- EXERCISE AIM
Write the records below out again exactly as given, with no images.

- INPUT MATERIAL
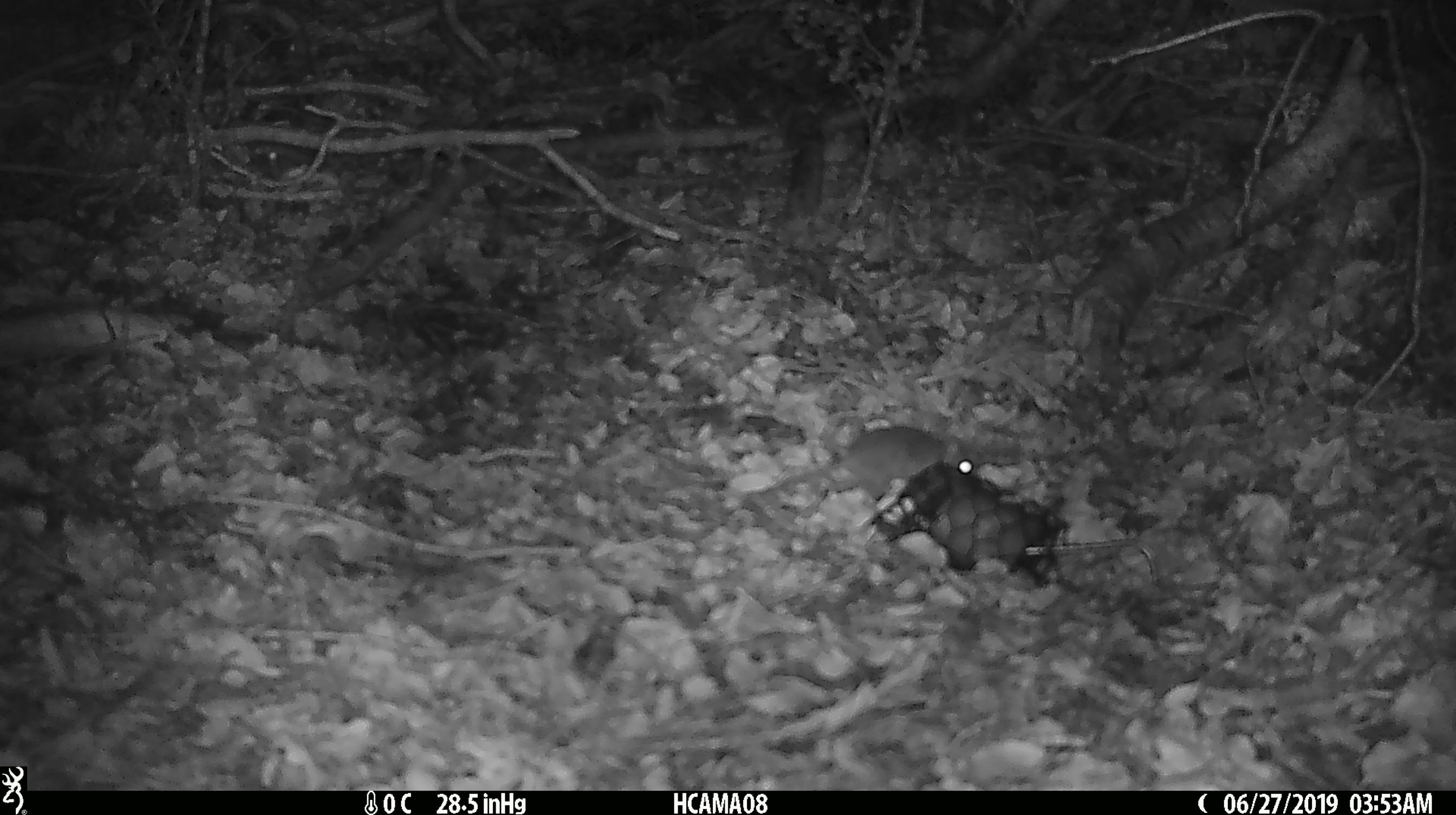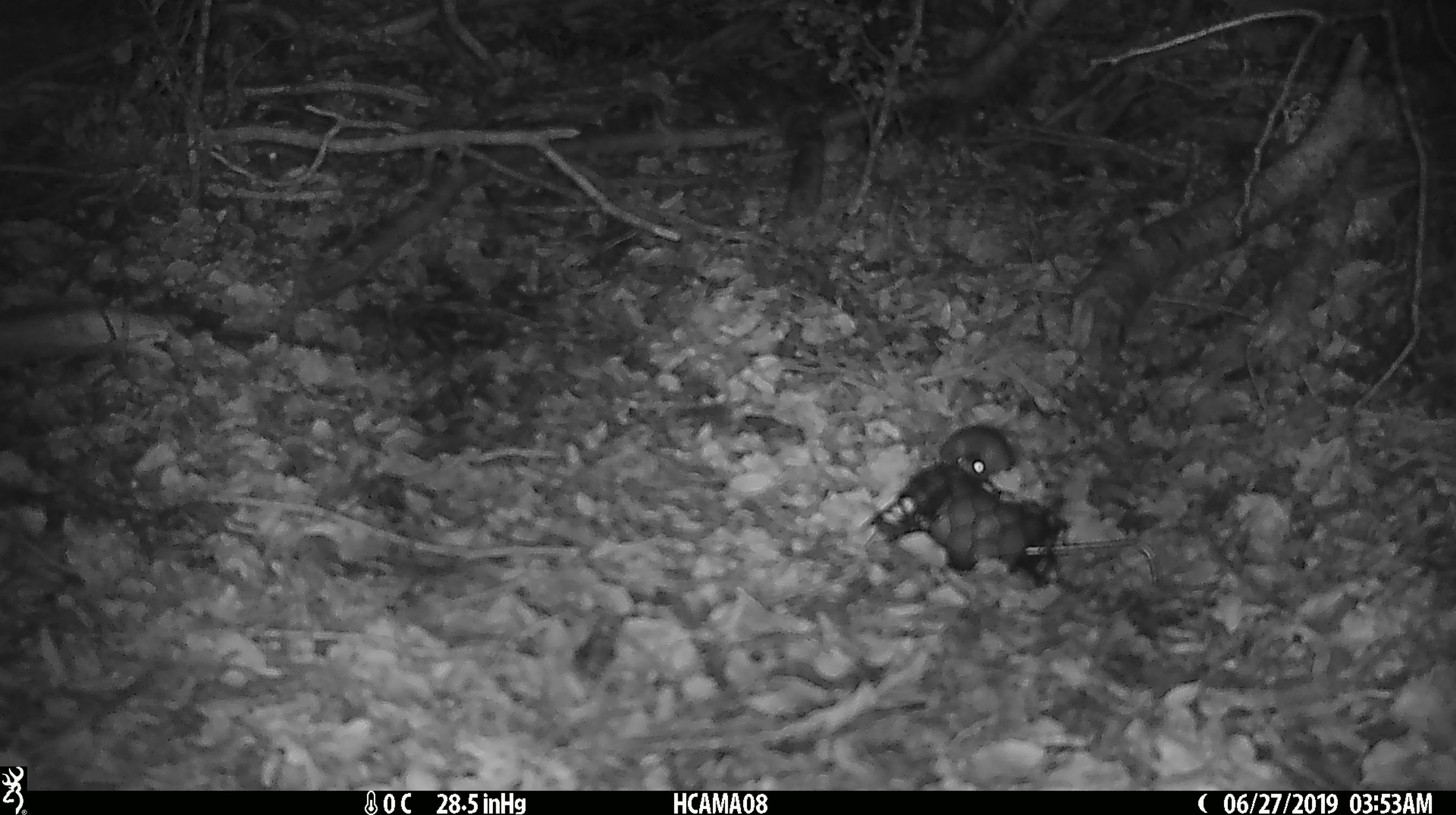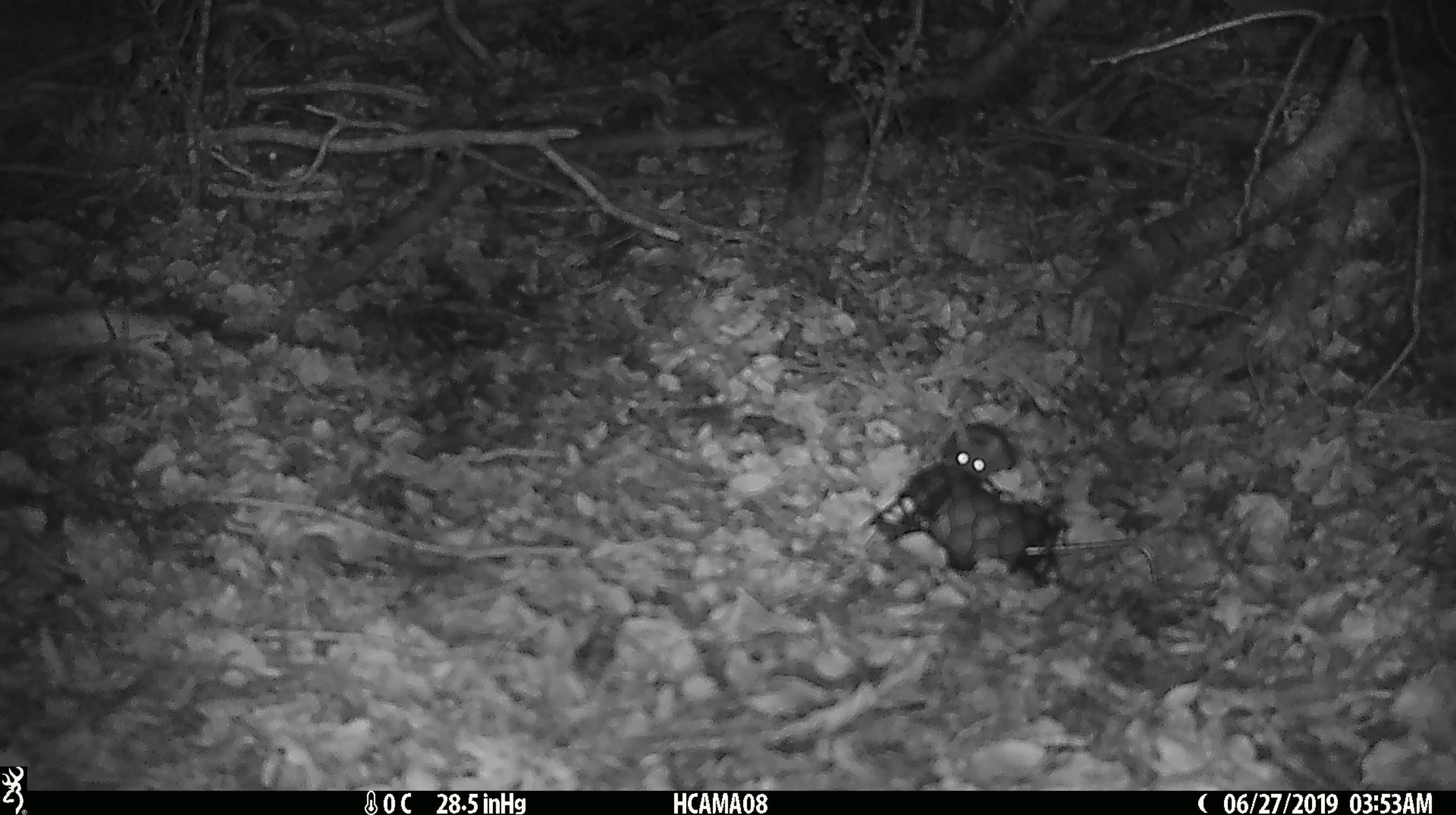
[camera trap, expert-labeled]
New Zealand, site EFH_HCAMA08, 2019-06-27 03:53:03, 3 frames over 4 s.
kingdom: Animalia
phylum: Chordata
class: Mammalia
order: Rodentia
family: Muridae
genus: Mus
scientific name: Mus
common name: mouse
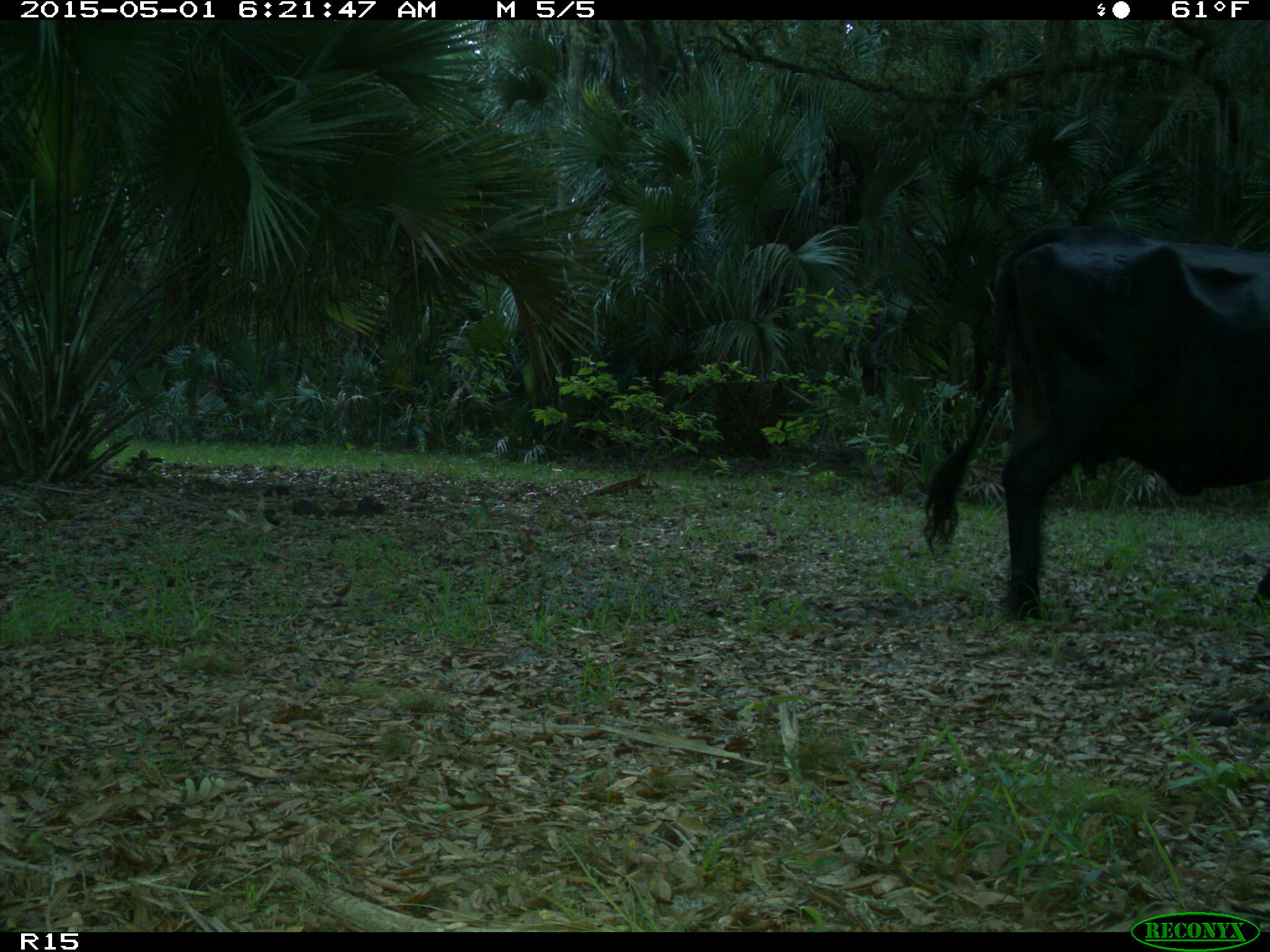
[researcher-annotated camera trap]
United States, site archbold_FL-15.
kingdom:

- THE ANSWER
[camera trap, expert-labeled]
New Zealand, site EFH_HCAMA08, 2019-06-27 03:53:03, 3 frames over 4 s.
kingdom: Animalia
phylum: Chordata
class: Mammalia
order: Rodentia
family: Muridae
genus: Mus
scientific name: Mus
common name: mouse
[researcher-annotated camera trap]
United States, site archbold_FL-15.
kingdom:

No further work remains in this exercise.